Analisis Green Budgeting

Green budgeting would enable countries to account for the environmental costs of things such as pollution-producing factories and vehicles that use fossil fuels.

What is the aim of green budgeting? Traditionally, the budget document is seen, first and foremost, as a tool of economic policy, and secondarily as a social and environmental policy framework. Allocations for environmental protection and social support (welfare, health care, public transit, forests, etc.) are counted as costs, not as investments; natural resources existing in the country are not factored in. In many countries, the budget-making exercise provides a major opportunity for Governments to project the future course of the economy in terms of expected Gross Domestic Product (GDP) growth, trade (surplus/deficit), employment figures and inflation. “Green budgeting” is the process whereby the three dimensions of sustainable development [economic growth, ecological balance and social progress] are fully integrated in this single policy document. A driving principle of green budgets is that you can’t support the economy at the cost of the environment and social integration. The three are interlinked in many ways. These things are not new, of course, and shades of green have existed in national budgets, especially in industrialized countries, for decades. A green budget, however, is one that consistently and comprehensively analyses government expenditures and revenues to bring about true sustainable development. It will give prominence to non-economic targets, such as the ecological footprint or the percentage of carbon emissions that the government expects to reduce in a given year. It will support economic growth, but help shift its internal composition toward more sustainable production and consumption. The ultimate aim of green budgeting is to help change the public’s awareness of all these issues.  Generally, the tools of green budgets consist of fiscal incentives/disincentives and subsidies. But they also include simple reallocation of resources from one budget line to another. Green budgets do not necessarily mean higher taxes in the aggregate. They tend to ensure that the true environmental cost of production is factored into the market mechanism.

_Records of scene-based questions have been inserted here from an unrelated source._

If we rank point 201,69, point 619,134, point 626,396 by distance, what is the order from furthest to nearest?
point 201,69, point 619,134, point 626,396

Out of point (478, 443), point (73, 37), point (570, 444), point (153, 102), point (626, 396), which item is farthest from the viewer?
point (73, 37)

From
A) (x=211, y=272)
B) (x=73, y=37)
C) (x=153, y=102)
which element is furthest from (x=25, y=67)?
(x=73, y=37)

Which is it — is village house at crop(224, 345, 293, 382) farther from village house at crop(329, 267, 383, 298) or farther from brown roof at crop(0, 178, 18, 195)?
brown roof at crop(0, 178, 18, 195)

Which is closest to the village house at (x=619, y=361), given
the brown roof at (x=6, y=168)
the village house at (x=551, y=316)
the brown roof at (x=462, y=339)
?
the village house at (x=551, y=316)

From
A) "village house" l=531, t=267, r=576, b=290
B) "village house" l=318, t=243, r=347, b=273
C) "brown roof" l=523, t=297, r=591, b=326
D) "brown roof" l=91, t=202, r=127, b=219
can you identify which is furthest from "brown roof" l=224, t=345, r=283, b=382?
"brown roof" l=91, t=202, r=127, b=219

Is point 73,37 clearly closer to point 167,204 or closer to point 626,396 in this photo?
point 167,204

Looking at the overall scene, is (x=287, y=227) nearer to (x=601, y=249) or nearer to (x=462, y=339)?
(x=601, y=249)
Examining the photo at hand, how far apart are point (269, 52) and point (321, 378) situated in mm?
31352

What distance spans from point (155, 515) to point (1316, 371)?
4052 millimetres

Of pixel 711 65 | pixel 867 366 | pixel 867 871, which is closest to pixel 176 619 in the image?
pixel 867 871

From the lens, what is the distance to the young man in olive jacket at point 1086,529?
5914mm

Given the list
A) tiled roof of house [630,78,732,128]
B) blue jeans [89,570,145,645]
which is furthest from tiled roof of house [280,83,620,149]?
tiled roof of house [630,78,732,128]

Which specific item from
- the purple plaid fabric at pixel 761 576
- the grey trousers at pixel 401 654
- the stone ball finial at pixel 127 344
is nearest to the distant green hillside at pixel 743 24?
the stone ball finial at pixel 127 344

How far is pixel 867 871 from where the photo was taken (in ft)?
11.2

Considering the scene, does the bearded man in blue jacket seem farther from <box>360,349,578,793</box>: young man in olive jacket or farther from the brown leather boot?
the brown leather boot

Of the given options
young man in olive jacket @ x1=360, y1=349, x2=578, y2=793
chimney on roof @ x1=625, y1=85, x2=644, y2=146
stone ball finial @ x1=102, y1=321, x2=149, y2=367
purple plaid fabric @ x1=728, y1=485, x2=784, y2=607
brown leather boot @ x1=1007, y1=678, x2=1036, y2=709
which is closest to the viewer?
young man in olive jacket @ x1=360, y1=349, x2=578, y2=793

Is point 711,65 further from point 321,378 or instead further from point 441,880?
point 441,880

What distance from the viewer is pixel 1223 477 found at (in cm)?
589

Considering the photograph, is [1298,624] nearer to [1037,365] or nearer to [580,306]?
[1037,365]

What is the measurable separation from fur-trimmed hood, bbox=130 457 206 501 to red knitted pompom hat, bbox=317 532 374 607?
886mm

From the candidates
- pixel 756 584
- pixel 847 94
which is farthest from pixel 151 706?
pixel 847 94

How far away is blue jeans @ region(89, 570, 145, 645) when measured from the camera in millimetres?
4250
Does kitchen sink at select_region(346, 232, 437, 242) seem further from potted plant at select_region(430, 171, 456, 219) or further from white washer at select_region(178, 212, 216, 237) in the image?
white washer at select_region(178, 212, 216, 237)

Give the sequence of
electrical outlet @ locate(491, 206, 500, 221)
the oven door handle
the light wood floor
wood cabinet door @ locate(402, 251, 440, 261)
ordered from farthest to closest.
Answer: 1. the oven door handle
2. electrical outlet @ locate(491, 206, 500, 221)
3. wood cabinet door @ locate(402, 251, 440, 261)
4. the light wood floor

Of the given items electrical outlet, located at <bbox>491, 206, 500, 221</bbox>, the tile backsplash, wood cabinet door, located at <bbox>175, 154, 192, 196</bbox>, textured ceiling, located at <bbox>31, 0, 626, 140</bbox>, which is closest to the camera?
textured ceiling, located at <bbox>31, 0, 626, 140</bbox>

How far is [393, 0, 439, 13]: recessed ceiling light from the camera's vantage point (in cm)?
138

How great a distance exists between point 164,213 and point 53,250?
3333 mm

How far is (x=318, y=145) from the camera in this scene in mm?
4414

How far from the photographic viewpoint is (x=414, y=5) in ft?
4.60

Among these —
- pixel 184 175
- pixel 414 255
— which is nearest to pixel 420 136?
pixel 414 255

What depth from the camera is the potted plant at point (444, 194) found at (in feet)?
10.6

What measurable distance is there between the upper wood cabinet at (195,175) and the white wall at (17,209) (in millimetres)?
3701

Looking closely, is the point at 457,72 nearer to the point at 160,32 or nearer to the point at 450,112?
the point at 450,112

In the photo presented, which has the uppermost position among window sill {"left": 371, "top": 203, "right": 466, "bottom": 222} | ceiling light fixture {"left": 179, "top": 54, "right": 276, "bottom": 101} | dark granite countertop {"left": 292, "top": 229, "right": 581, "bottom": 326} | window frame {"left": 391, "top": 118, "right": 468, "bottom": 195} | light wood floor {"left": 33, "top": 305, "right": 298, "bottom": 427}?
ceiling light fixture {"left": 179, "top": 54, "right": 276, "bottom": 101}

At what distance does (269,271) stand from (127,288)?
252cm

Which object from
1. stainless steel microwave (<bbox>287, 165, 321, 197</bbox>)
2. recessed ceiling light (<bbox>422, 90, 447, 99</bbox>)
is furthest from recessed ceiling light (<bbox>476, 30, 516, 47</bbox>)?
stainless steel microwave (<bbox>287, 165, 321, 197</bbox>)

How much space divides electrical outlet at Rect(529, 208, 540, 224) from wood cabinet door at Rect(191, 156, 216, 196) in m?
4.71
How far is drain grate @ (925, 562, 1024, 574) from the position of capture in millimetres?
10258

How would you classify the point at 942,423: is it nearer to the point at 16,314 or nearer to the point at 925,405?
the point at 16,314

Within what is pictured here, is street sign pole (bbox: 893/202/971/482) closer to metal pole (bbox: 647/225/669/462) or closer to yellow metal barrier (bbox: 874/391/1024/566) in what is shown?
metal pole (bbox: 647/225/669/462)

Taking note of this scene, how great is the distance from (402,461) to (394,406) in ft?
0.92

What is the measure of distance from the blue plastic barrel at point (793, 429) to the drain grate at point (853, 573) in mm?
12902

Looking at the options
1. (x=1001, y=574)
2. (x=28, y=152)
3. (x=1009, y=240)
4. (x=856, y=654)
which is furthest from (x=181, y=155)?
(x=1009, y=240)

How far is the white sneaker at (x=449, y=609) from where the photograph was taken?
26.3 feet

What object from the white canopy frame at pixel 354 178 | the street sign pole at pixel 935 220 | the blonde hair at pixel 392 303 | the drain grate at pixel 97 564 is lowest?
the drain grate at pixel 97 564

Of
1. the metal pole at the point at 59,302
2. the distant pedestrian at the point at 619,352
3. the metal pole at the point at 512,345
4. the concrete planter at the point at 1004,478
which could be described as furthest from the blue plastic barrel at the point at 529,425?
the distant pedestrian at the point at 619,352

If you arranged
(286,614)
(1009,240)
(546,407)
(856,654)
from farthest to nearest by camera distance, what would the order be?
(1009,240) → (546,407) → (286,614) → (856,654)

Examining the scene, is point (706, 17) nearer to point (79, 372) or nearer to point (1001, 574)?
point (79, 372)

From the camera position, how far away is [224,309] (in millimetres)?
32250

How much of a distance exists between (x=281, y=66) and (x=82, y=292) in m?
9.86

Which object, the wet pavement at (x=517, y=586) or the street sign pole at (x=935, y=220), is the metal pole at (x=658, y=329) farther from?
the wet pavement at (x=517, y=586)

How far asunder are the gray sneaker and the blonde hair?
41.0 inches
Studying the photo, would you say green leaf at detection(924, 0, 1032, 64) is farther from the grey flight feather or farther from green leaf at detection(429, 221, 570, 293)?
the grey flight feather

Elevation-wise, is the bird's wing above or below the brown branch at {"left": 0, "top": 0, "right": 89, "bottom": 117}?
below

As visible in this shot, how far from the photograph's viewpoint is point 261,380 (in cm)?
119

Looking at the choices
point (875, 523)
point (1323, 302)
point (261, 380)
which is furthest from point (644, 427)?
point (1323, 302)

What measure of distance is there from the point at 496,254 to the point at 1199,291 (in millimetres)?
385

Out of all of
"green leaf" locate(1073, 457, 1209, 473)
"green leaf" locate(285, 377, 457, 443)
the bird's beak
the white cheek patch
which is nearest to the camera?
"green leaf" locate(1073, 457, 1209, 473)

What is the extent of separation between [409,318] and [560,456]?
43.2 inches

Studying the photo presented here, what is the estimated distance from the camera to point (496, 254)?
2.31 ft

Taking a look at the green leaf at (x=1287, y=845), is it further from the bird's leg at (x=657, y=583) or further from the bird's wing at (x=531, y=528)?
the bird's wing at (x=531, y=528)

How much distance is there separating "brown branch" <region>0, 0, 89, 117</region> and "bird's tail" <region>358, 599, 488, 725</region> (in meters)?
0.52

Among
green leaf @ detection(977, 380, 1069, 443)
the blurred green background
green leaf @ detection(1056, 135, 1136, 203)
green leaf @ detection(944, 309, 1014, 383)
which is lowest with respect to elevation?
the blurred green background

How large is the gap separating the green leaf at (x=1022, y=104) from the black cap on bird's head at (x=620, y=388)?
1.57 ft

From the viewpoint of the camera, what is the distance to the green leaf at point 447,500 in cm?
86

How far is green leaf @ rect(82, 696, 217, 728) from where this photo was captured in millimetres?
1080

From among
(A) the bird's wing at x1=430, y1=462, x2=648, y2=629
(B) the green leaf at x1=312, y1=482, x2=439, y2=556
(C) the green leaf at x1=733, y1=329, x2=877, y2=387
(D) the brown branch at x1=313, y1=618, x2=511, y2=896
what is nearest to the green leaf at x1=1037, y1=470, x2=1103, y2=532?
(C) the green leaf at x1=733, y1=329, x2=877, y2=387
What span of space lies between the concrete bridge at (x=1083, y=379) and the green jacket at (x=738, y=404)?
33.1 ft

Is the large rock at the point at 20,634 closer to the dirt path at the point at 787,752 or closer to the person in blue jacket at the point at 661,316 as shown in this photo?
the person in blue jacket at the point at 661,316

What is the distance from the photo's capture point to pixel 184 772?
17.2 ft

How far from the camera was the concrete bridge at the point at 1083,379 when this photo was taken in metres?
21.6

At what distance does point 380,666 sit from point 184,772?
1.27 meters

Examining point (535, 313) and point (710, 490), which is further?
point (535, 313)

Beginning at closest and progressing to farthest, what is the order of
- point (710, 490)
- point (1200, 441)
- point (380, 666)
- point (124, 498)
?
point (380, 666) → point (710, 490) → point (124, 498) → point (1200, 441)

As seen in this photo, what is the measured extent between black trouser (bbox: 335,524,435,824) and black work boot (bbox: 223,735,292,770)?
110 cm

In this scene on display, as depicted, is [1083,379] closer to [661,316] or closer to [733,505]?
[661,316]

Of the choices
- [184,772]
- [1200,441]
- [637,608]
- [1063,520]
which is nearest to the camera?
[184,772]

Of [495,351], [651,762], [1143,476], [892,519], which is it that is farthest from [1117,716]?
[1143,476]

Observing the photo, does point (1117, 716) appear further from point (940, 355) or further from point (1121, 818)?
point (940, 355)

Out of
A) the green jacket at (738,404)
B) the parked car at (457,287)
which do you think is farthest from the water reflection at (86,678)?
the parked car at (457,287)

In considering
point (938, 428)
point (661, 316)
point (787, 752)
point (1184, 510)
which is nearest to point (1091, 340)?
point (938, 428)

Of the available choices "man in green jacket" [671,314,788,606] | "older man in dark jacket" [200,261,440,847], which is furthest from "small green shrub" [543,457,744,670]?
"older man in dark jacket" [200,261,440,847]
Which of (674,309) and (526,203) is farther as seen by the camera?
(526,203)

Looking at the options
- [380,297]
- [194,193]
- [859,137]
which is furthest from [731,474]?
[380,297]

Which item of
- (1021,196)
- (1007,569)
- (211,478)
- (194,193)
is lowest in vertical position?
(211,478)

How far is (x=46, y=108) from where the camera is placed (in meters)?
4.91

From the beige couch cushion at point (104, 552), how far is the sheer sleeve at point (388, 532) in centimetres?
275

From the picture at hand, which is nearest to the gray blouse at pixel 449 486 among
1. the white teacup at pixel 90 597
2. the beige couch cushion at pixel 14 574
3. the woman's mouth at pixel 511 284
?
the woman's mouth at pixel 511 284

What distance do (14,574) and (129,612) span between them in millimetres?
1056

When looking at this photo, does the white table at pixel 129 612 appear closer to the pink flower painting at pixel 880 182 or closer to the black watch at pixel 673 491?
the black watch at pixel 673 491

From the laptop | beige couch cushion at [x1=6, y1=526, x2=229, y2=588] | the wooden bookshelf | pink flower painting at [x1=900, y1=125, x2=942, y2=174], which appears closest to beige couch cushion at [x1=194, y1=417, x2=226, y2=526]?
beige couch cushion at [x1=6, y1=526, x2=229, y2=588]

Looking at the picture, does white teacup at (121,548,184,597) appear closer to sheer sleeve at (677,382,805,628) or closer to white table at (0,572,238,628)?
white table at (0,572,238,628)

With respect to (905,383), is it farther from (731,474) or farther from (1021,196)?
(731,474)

1)        Matthiessen, Lisa Fay, and Morris, Peter, “Costing Green: A Comprehensive Cost Database and Budgeting Methodology”, 2003, 27 pp.

2.    Benedict, M. A. & McMahon, E. T. (2006). Green Infrastructure: Linking Landscapes and Communities. Island Press, Washington.   ISBN 1-55963-558-4

3.    R. Gale, S. Barg and A. Gillies (editors). Green Budget Reform. An International Casebook of Leading Practices  (London: Earthscan, 1995; UK  pp. 368, ISBN 1-85383-246-4).